**Image-linked spatial questions**
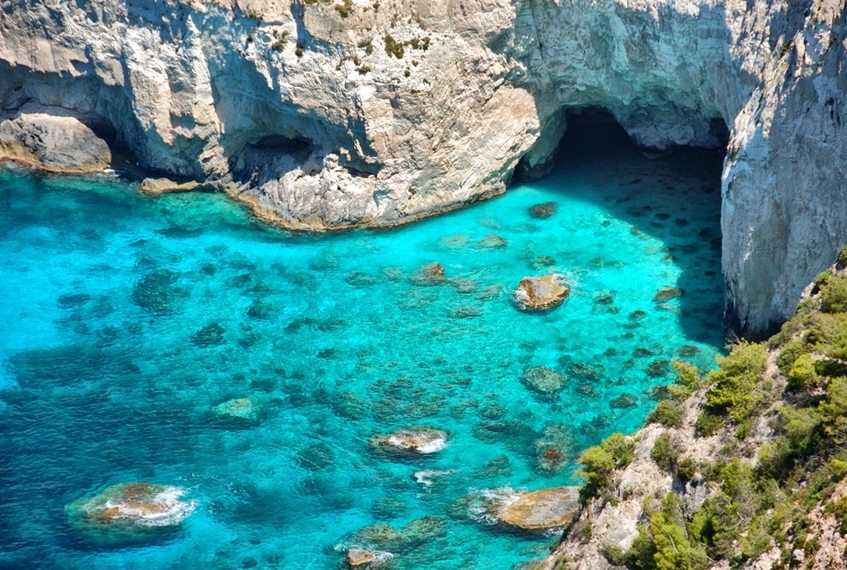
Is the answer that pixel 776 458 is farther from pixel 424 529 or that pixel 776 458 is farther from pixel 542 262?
pixel 542 262

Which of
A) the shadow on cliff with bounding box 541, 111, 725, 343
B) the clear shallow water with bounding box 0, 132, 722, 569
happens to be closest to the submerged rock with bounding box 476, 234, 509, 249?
the clear shallow water with bounding box 0, 132, 722, 569

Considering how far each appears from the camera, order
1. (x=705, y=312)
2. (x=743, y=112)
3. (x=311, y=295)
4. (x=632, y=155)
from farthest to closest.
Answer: (x=632, y=155) → (x=311, y=295) → (x=705, y=312) → (x=743, y=112)

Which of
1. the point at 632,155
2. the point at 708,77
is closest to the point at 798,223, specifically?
the point at 708,77

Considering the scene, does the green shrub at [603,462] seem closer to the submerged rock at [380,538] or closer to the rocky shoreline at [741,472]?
the rocky shoreline at [741,472]

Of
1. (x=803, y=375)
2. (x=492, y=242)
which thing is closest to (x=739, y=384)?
(x=803, y=375)

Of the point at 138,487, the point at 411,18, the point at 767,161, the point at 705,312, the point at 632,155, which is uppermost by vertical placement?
the point at 411,18

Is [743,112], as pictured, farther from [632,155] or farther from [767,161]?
[632,155]
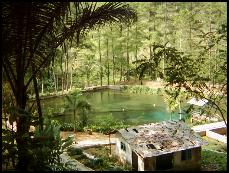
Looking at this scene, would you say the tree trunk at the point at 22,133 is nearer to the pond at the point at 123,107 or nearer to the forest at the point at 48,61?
the forest at the point at 48,61

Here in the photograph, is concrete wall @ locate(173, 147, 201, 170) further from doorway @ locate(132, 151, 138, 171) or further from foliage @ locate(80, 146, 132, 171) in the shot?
foliage @ locate(80, 146, 132, 171)

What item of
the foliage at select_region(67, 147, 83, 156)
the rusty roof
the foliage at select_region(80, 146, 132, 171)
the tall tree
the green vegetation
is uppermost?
the tall tree

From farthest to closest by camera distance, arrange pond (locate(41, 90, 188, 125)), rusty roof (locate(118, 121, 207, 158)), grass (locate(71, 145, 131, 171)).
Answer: pond (locate(41, 90, 188, 125)) → grass (locate(71, 145, 131, 171)) → rusty roof (locate(118, 121, 207, 158))

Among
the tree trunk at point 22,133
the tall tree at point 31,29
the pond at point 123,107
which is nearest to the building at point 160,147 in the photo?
the pond at point 123,107

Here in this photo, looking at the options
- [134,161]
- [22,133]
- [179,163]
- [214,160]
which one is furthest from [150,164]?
[22,133]

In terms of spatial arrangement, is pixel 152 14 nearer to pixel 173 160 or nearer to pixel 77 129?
pixel 77 129

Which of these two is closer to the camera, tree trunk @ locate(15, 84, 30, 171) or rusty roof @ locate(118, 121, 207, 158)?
tree trunk @ locate(15, 84, 30, 171)

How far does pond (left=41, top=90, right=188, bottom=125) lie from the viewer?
27859mm

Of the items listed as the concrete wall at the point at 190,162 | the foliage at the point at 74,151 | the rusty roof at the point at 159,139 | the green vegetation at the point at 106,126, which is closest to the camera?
the rusty roof at the point at 159,139

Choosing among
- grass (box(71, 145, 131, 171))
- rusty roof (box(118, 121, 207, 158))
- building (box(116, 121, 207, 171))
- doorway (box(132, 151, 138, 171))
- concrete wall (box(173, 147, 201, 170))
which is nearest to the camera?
rusty roof (box(118, 121, 207, 158))

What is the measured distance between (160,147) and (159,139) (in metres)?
0.55

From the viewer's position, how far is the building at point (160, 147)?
1605 centimetres

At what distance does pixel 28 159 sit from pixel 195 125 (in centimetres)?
2032

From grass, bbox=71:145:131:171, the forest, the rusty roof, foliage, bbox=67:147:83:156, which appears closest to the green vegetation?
grass, bbox=71:145:131:171
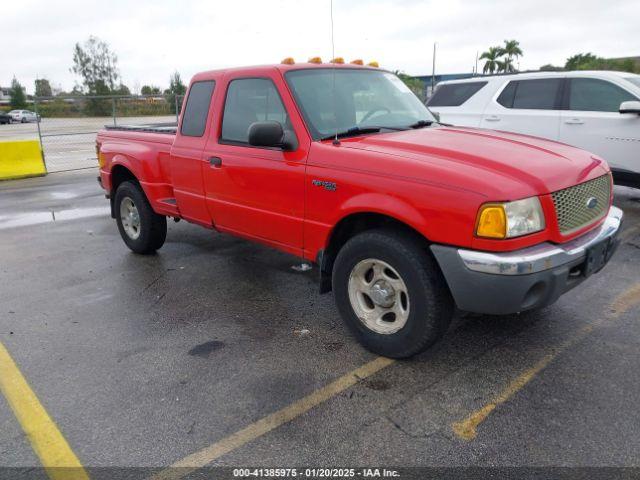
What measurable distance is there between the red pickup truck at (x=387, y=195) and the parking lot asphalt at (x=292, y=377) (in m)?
0.47

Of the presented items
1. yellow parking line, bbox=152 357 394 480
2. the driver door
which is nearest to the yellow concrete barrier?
the driver door

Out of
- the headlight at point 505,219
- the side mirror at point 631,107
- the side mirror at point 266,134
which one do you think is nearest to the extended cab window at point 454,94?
the side mirror at point 631,107

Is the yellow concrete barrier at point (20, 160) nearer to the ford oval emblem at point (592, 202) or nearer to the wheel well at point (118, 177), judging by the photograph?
the wheel well at point (118, 177)

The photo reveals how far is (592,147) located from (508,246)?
17.9 feet

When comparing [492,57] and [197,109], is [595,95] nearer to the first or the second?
[197,109]

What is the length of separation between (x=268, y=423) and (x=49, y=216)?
264 inches

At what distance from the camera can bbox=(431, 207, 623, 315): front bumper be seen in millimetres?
2811

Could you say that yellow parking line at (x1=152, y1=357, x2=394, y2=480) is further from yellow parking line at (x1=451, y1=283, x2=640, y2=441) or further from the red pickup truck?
yellow parking line at (x1=451, y1=283, x2=640, y2=441)

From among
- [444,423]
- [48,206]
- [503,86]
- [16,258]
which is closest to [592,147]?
[503,86]

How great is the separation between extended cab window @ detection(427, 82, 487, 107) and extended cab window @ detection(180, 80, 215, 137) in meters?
5.31

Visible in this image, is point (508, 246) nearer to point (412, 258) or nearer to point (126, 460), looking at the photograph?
point (412, 258)

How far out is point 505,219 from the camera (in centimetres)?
281

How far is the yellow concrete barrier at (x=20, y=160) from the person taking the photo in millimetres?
12328

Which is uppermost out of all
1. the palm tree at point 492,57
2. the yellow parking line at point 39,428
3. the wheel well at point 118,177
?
the palm tree at point 492,57
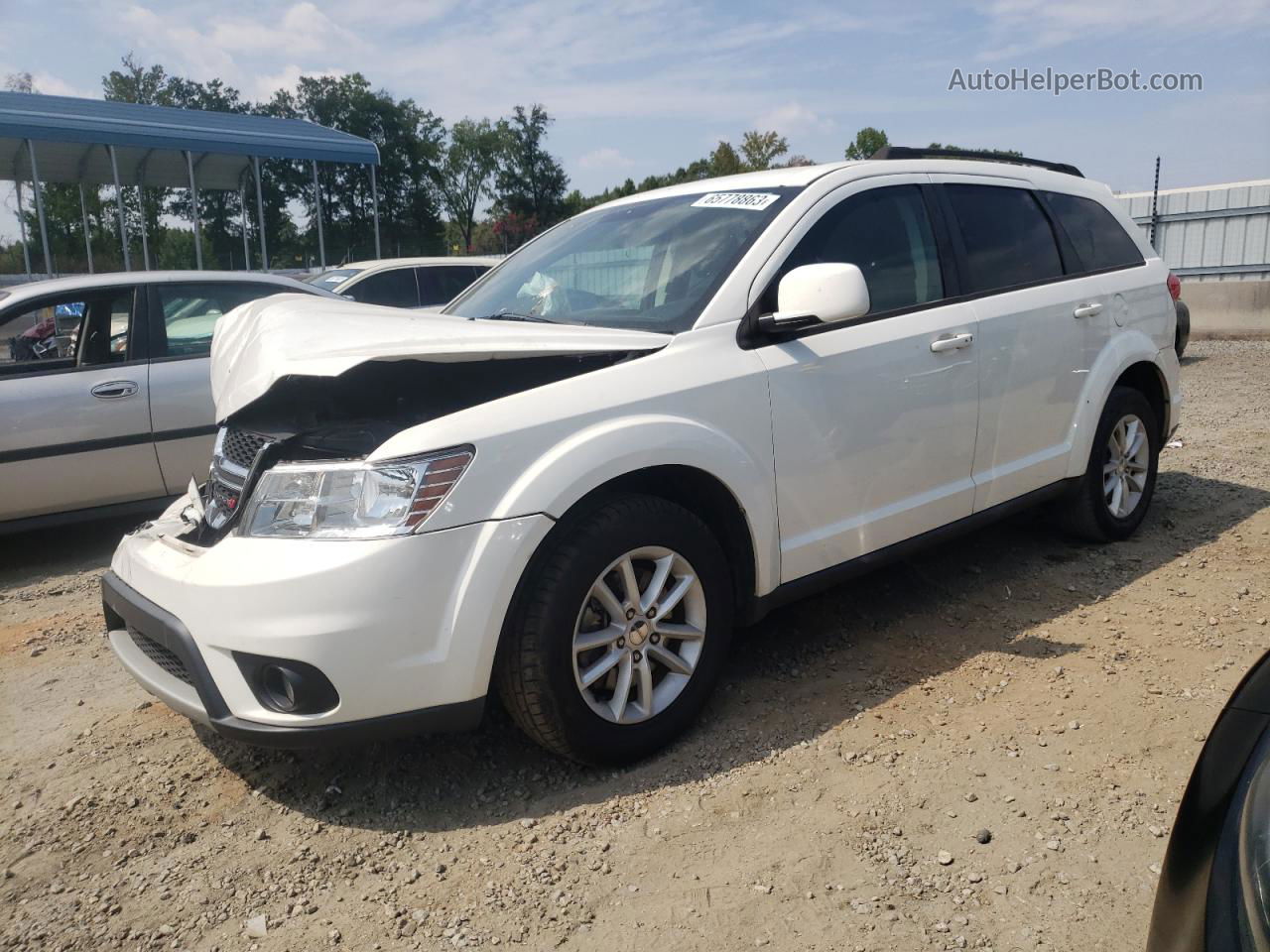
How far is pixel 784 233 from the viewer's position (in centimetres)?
328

**TO DO**
Write out all of the entries above, reproducing every line exactly. Omit the pictures from your answer.

**RESPONSE FOR THIS EXERCISE**
Is the answer that pixel 776 458 is farther from pixel 424 529 or that pixel 776 458 is farther from pixel 542 262?
pixel 542 262

Which of
A) the shadow on cliff with bounding box 541, 111, 725, 343
B) the clear shallow water with bounding box 0, 132, 722, 569
happens to be closest to the submerged rock with bounding box 476, 234, 509, 249?
the clear shallow water with bounding box 0, 132, 722, 569

Considering how far each appears from the camera, order
1. (x=705, y=312)
2. (x=743, y=112)
3. (x=311, y=295)
4. (x=632, y=155)
from farthest to closest.
Answer: (x=632, y=155) → (x=311, y=295) → (x=705, y=312) → (x=743, y=112)

Which of
1. the point at 632,155
2. the point at 708,77
is closest to the point at 798,223, specifically?
the point at 708,77

Considering the scene, does the green shrub at [603,462] seem closer to the submerged rock at [380,538] or closer to the rocky shoreline at [741,472]?
the rocky shoreline at [741,472]

Of
1. (x=803, y=375)
2. (x=492, y=242)
which thing is closest to (x=739, y=384)?
(x=803, y=375)

Of the point at 138,487, the point at 411,18, the point at 767,161, the point at 705,312, the point at 632,155, which is uppermost by vertical placement?
the point at 411,18

Is [743,112], as pictured, farther from [632,155] or farther from [767,161]?
[632,155]
Looking at this scene, would you say the tree trunk at the point at 22,133 is nearer to the pond at the point at 123,107 or nearer to the forest at the point at 48,61?
the forest at the point at 48,61

Here in the photograph, is concrete wall @ locate(173, 147, 201, 170) further from doorway @ locate(132, 151, 138, 171) or further from foliage @ locate(80, 146, 132, 171) in the shot?
foliage @ locate(80, 146, 132, 171)

What item of
the foliage at select_region(67, 147, 83, 156)
the rusty roof
the foliage at select_region(80, 146, 132, 171)
the tall tree
the green vegetation
is uppermost?
the tall tree

From farthest to closest by camera distance, arrange pond (locate(41, 90, 188, 125)), rusty roof (locate(118, 121, 207, 158)), grass (locate(71, 145, 131, 171)).
Answer: pond (locate(41, 90, 188, 125)) → grass (locate(71, 145, 131, 171)) → rusty roof (locate(118, 121, 207, 158))

Among
the tree trunk at point 22,133
the tall tree at point 31,29
the pond at point 123,107
which is nearest to the building at point 160,147 in the photo?
the pond at point 123,107

Here in this photo, looking at the options
- [134,161]
- [22,133]
- [179,163]
- [214,160]
which one is furthest from [150,164]?
[22,133]

In terms of spatial arrangement, is pixel 152 14 nearer to pixel 173 160 or nearer to pixel 77 129?
pixel 77 129

Which of these two is closer to the camera, tree trunk @ locate(15, 84, 30, 171) or rusty roof @ locate(118, 121, 207, 158)?
tree trunk @ locate(15, 84, 30, 171)

How far does pond (left=41, top=90, right=188, bottom=125) lie from the viewer?
27859mm

Of the items listed as the concrete wall at the point at 190,162 | the foliage at the point at 74,151 | the rusty roof at the point at 159,139 | the green vegetation at the point at 106,126, which is closest to the camera?
the rusty roof at the point at 159,139

Choosing among
- grass (box(71, 145, 131, 171))
- rusty roof (box(118, 121, 207, 158))
- building (box(116, 121, 207, 171))
- doorway (box(132, 151, 138, 171))
- concrete wall (box(173, 147, 201, 170))
which is nearest to the camera?
rusty roof (box(118, 121, 207, 158))

What is the measured distance between (160,147) and (159,139) (in metres)?
0.55

From the viewer's position, how far is the building at point (160, 147)?
1605 centimetres

At what distance does pixel 28 159 sit from pixel 195 125 (in centimetres)?
2032

From grass, bbox=71:145:131:171, the forest, the rusty roof, foliage, bbox=67:147:83:156, which appears closest to the green vegetation?
grass, bbox=71:145:131:171
What measurable distance is there between the red pickup truck at (x=387, y=195) and the parking lot asphalt at (x=292, y=377) (in m)?
0.47

Of the presented items
1. yellow parking line, bbox=152 357 394 480
2. the driver door
which is nearest to the yellow concrete barrier?
the driver door

Out of
- the headlight at point 505,219
- the side mirror at point 631,107
- the side mirror at point 266,134
which one do you think is nearest to the extended cab window at point 454,94?
the side mirror at point 631,107

Is the yellow concrete barrier at point (20, 160) nearer to the ford oval emblem at point (592, 202) or nearer to the wheel well at point (118, 177), judging by the photograph?
the wheel well at point (118, 177)

The photo reveals how far is (592,147) located from (508,246)?
17.9 feet

When comparing [492,57] and [197,109], is [595,95] nearer to the first or the second?
[197,109]

What is the length of separation between (x=268, y=423) and (x=49, y=216)?
264 inches

At what distance from the camera can bbox=(431, 207, 623, 315): front bumper be seen in millimetres?
2811

Could you say that yellow parking line at (x1=152, y1=357, x2=394, y2=480) is further from yellow parking line at (x1=451, y1=283, x2=640, y2=441) or further from the red pickup truck?
yellow parking line at (x1=451, y1=283, x2=640, y2=441)

From among
- [444,423]
- [48,206]
- [503,86]
- [16,258]
which is closest to [592,147]?
[503,86]

How great is the separation between extended cab window @ detection(427, 82, 487, 107) and extended cab window @ detection(180, 80, 215, 137) in meters?
5.31

Visible in this image, is point (508, 246) nearer to point (412, 258) or nearer to point (126, 460), looking at the photograph?
point (412, 258)

How far out is point 505,219 from the camera (in centimetres)?
281

How far is the yellow concrete barrier at (x=20, y=160) from the person taking the photo in millimetres?
12328

Which is uppermost out of all
1. the palm tree at point 492,57
2. the yellow parking line at point 39,428
3. the wheel well at point 118,177
?
the palm tree at point 492,57
How far is pixel 784 233 from the viewer's position (in centimetres)?
328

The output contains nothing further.